When you’re starting out managing risks, it can feel like you’re staring at a blank spreadsheet or database. What is it that you are supposed to start recording about these things?
Project and business risks vary, but what we need to know about each risk is always the same. Here are 10 things you should be including in your risk database for each risk.
1. Name or title
Most obviously, you need to know how you are going to refer to the risk! Give it a title or name that is descriptive but not too long. You can also assign a risk number for tracking purposes, as that can identify an individual risk even more clearly than a simple name.
This is where you can add more detail to describe the risk. Explain the scope of the risk, how it is going to affect the business or project and who would be affected if it happened.
This should be a paragraph or two, and you can always link out to other documentation if you need to make reference to further explanations.
Next, add some information about the nature of the risk. This helps you classify risk by area affected, cost impact or timescale. You can create categories that are meaningful and relevant for your business, and assign the risk to the appropriate categories.
Make a list of the stakeholders for this particular risk. This can include people who will be affected by any impact and those who are part of the team to carry out the risk response.
5. Risk tolerance
It’s worth noting down how this risk fits within your business’ risk appetite. Record what the tolerance levels are for this risk and any other limits you must adhere to (or steer clear from). This section is the area that will be helpful to the PMO or enterprise risk team as they build up a view of how all the risks interact with each other and create the cumulative risk profile for the business.
6. Likelihood and consequences
We now get to the part many people jump to! You have to record the likelihood of the risk occurring. Then you also have to note the magnitude of the impact. This is a statement describing the consequence should the risk materialize.
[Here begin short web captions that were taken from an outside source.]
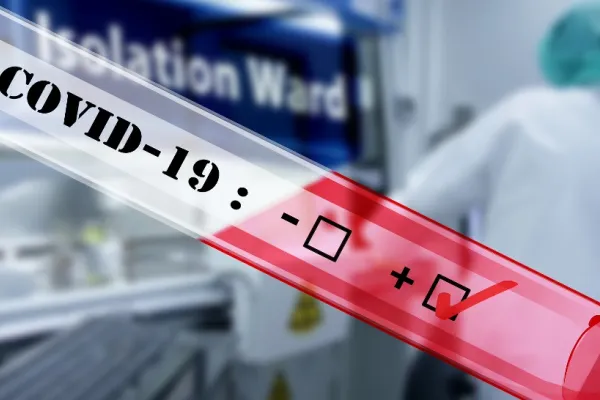Italia, în alertă după ce cazurile de Covid-19 au explodat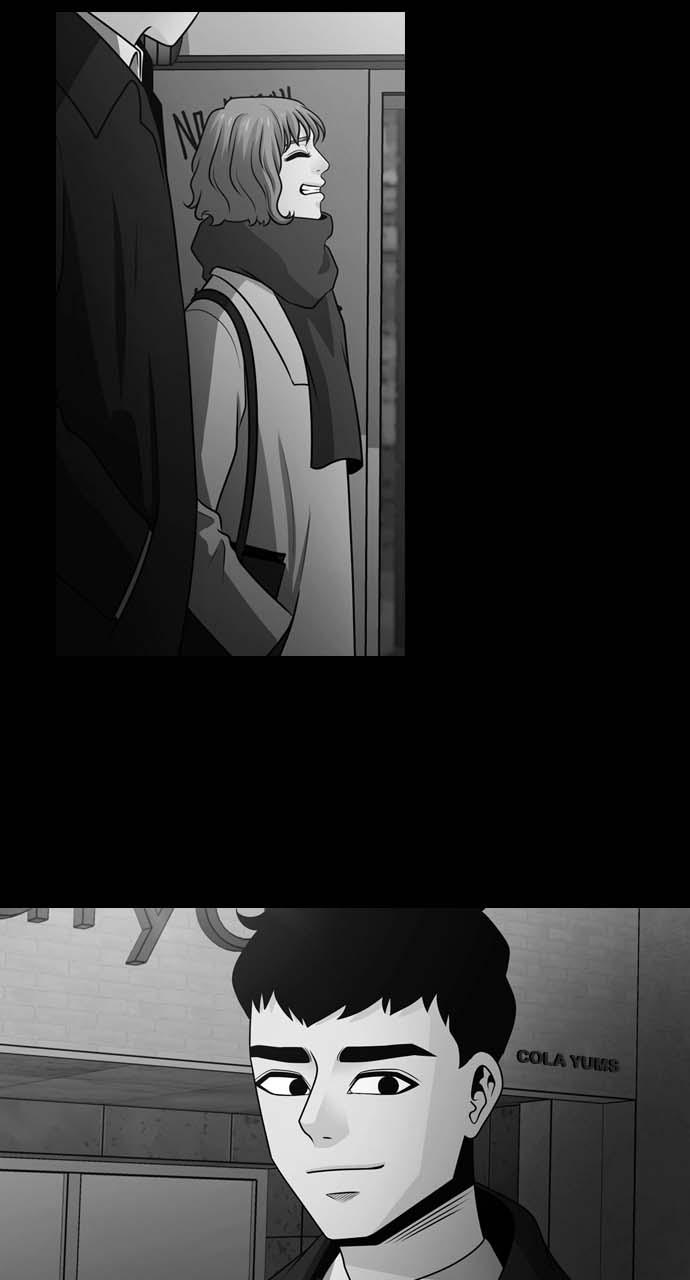 Tomorrow Chapter 29 - Page 86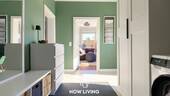 Flur - 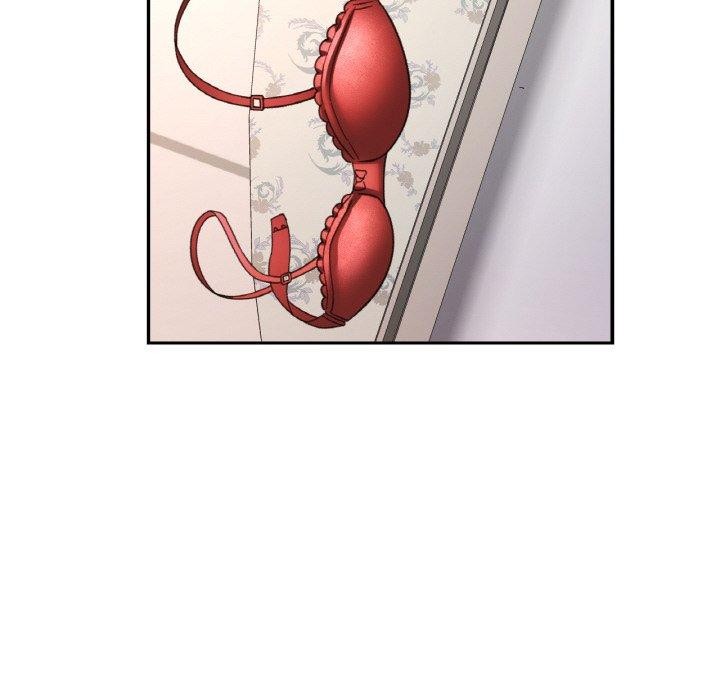 84.jpg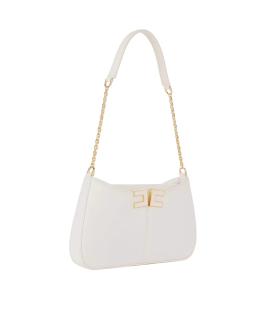 ELISABETTA FRANCHI Сумка через плечо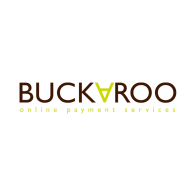 buckaroo-connector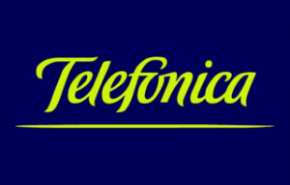 Logo-Telefonica ANATEL libera venda de novas assinaturas do Speedy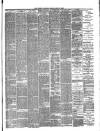 Essex Herald Monday 07 June 1886 Page 3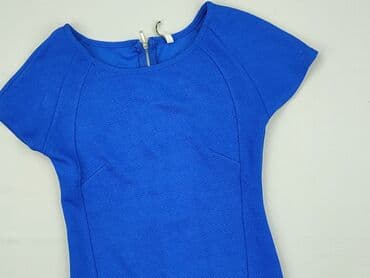 sukienki sylwester plus size: Stradivarius, Women`s dress, size M (EU 38) — 1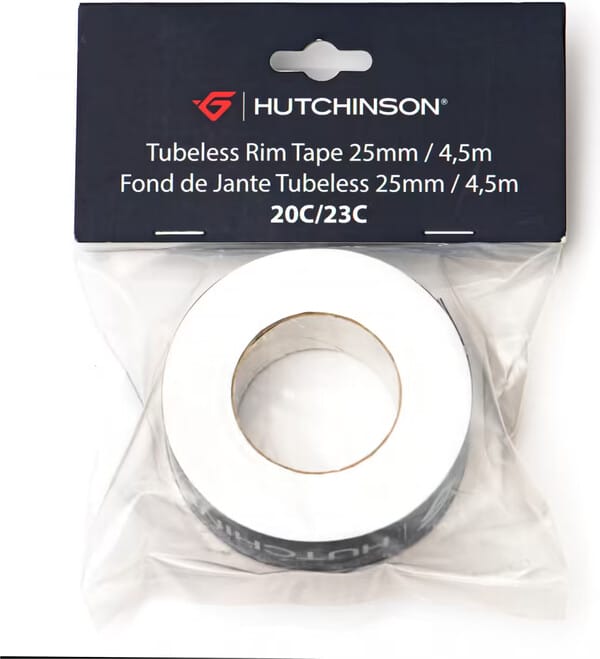 percuteur co2 hutchinson (copie)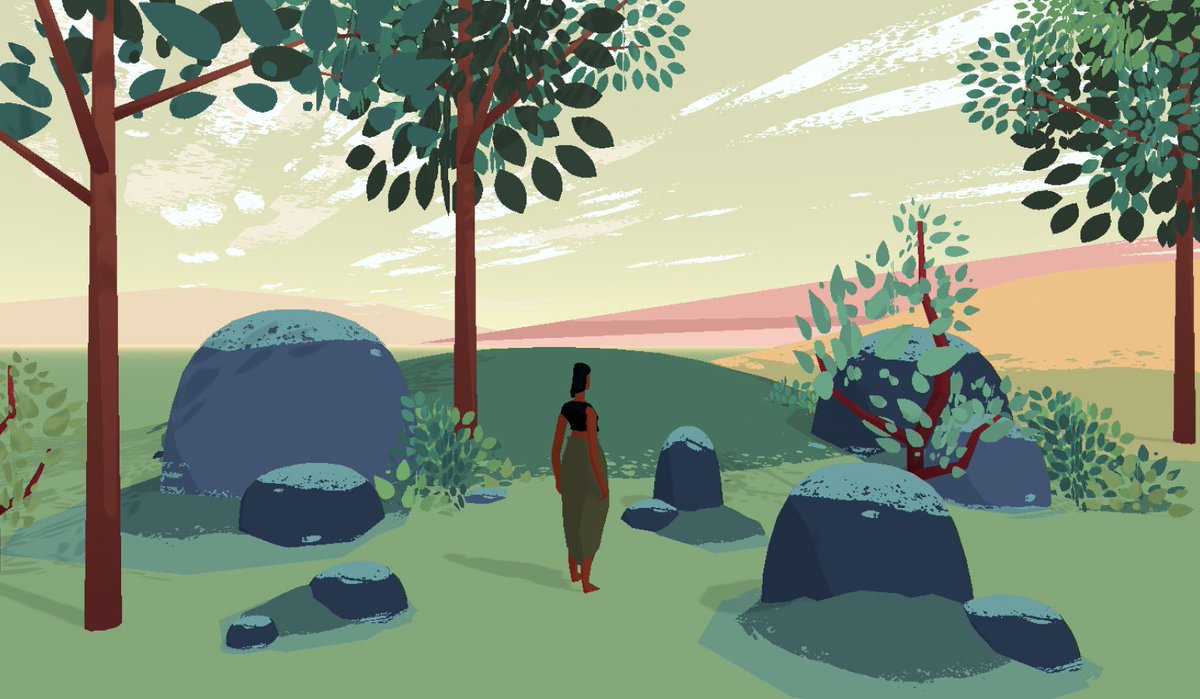 oldmanofthefire tweet media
Many businesses choose to record the original likelihood and impact, and then residual likelihood and impact – in other words, what position the organization will be in after the risk management actions have taken place. Hopefully, once you have mitigated a risk with a negative impact on the business, the likelihood and impact will be lower, but you might not be able to clear it totally. Talking about residual risk helps people see what you’ve done to manage the risk, and also makes transparent the fact that you might not be able to remove the risk completely.
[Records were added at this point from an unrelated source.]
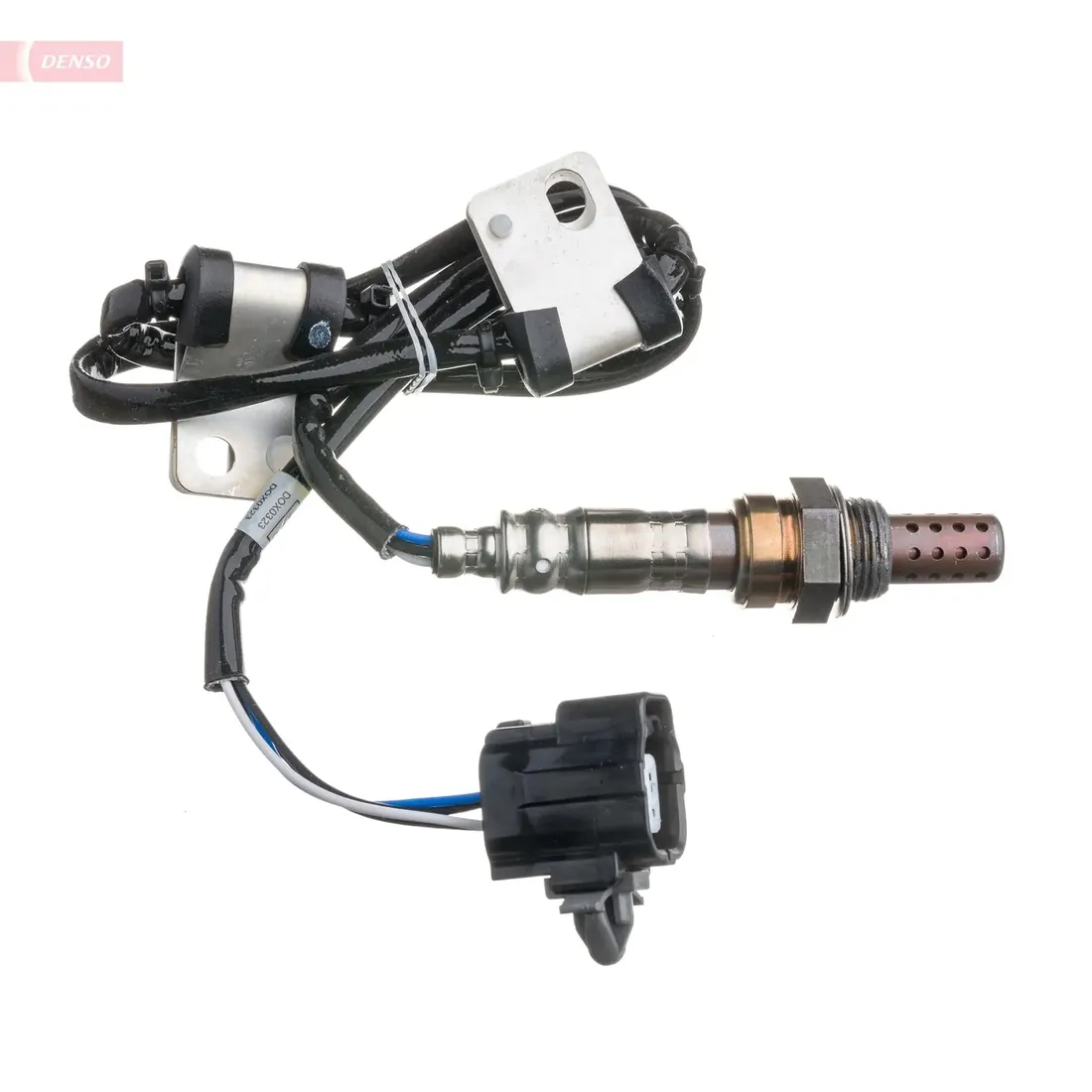 sonda-lambda-dox-0323-den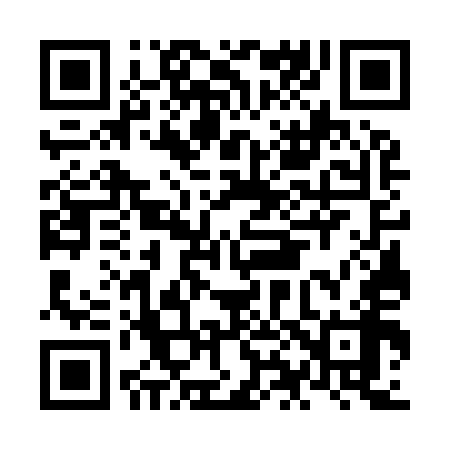 QR code for NH7958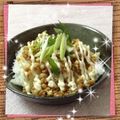 melonty's cooksnap of when they made 超手抜きごはん❤なんちゃって天丼！？.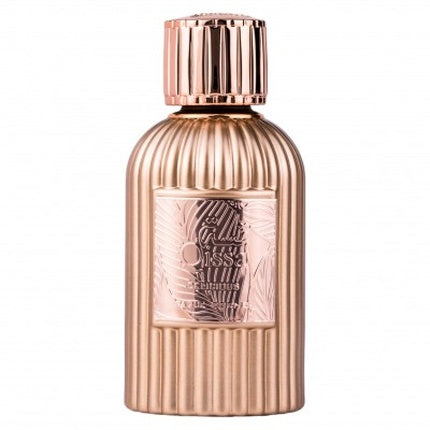 Paris Corner Qissa Delicious Eau de Parfum (EDP) Mixte 100ml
You can use risk modelling tools to help inform how to document what the impact of your management actions might be. Using standard categories or scales for these elements helps compare risks accurately across the portfolio.
7. Target risk level
You might not need to eliminate a risk completely. That’s why target risk level is a useful thing to record.
Target risk level is where you need the risk to be, for the situation to be at an acceptable level to the project, the business or the management team.
Again, use a standard way of classifying risk to document your target risk level. You could use the likelihood and impact/consequences classifications to maintain the naming convention that’s already in use.
For example, if a risk has currently been analyzed as having a ‘Major’ risk impact with a ‘High’ likelihood of occurrence, your target risk level could be that it’s considered to have a ‘Minor’ risk impact and ‘Low’ likelihood of occurrence.
It’s your management plan actions that move the risk from where it is currently to the target risk level, so let’s look at that next.
8. Management plan
We haven’t yet recorded what we are going to be doing about the risk, so this section is the prompt to do that!
Write down what actions will be taken to manage the risk. These could include existing control methods where you already have standard business processes that will help address the risk. On top of your existing mechanisms, you may be planning to take specific action targeted at addressing this risk. Record those planned activities too.
There should be an owner for the action plan you have prepared to manage the risk. Someone needs to take responsibility for getting the work done, and also monitoring whether what is being done is having the desired effect. Ideally, these should be two different people, so the person doing the work isn’t responsible for auditing their own activities. This provides a bit more assurance and confidence that the risk is being managed as effectively as possible, and the extra pair of eyes might help spot some easy wins to further manage the risk.
Delegate out as much as you can, as unless you are a dedicated risk manager, it’s likely you’ll have other responsibilities and things to do in the day! The more you can share the risk management responsibilities with the rest of the team, the better.
10. Previous experience and lessons learned
It’s always worth looking back through previous experience and project lessons learned to see what you can glean from the past. There might be some useful information that will help shape your action plan.
Project lessons learned often talk about what went well and what didn’t go well. If you can analyze past performance, you can make better decisions about what will work this time.
Ultimately, your risk database needs to contain enough information for you to be able to manage risks effectively across the business and your project team. If you need more information, store it. If you find that a category above isn’t adding any value for you, don’t store it.
As you improve risk management maturity, you’ll find you’ll want to change up what you record so your approaches evolve over time. Keep looking at your risk management processes and making sure they remain fit for purpose as you gain more experience and maturity managing risks.